### WRITTEN PROBLEM 1
Locate every line in the records that contains the word "building" and copy each one. Matching is case-sensitive.

================================

Use this skill for engineering workflows where AI agents perform most implementation work and humans enforce quality and risk controls.

Operating Principles

  1. Define completion criteria before execution.
  2. Decompose work into agent-sized units.
  3. Route model tiers by task complexity.
  4. Measure with evals and regression checks.

Eval-First Loop

  1. Define capability eval and regression eval.
  2. Run baseline and capture failure signatures.
  3. Execute implementation.
  4. Re-run evals and compare deltas.

Example workflow:

1. Write test that captures desired behavior (eval)
2. Run test → capture baseline failures
3. Implement feature
4. Re-run test → verify improvements
5. Check for regressions in other tests

Task Decomposition

Apply the 15-minute unit rule:

  • Each unit should be independently verifiable
  • Each unit should have a single dominant risk
  • Each unit should expose a clear done condition

Good decomposition:

Task: Add user authentication
├─ Unit 1: Add password hashing (15 min, security risk)
├─ Unit 2: Create login endpoint (15 min, API contract risk)
├─ Unit 3: Add session management (15 min, state risk)
└─ Unit 4: Protect routes with middleware (15 min, auth logic risk)

Bad decomposition:

Task: Add user authentication (2 hours, multiple risks)

================================

### WRITTEN PROBLEM 2
In the workflow guide, what rule is applied to task decomposition?

================================

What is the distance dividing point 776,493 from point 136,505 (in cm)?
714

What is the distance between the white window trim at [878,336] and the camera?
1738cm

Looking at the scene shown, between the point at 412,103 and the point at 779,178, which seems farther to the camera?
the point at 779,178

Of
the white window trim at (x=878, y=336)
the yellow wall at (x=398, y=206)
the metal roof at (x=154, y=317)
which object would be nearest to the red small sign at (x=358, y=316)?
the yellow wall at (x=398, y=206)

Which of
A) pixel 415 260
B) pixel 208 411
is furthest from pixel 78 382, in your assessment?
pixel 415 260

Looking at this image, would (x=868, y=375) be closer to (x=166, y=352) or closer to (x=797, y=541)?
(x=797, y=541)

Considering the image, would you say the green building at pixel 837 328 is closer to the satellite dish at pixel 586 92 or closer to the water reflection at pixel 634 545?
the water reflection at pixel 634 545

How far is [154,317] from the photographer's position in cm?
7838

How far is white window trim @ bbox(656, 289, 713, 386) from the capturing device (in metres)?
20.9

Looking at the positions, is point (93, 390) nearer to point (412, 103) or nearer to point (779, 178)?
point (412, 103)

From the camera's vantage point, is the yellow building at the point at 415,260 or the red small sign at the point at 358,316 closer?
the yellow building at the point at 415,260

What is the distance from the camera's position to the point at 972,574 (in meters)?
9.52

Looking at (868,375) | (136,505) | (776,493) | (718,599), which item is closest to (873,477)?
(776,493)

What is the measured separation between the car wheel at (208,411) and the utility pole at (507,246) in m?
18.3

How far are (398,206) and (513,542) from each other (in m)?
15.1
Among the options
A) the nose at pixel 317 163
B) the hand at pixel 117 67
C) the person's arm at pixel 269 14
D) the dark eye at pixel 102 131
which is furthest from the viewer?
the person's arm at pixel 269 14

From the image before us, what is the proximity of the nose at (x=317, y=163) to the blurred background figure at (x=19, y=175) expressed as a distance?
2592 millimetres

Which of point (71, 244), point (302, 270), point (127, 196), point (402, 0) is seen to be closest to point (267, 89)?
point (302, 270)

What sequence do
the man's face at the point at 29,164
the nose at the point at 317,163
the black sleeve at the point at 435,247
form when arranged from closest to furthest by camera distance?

================================

### WRITTEN SOLUTION 1
Considering the image, would you say the green building at pixel 837 328 is closer to the satellite dish at pixel 586 92 or closer to the water reflection at pixel 634 545?
From the camera's vantage point, is the yellow building at the point at 415,260 or the red small sign at the point at 358,316 closer?
the yellow building at the point at 415,260

### WRITTEN SOLUTION 2
The 15-minute unit rule.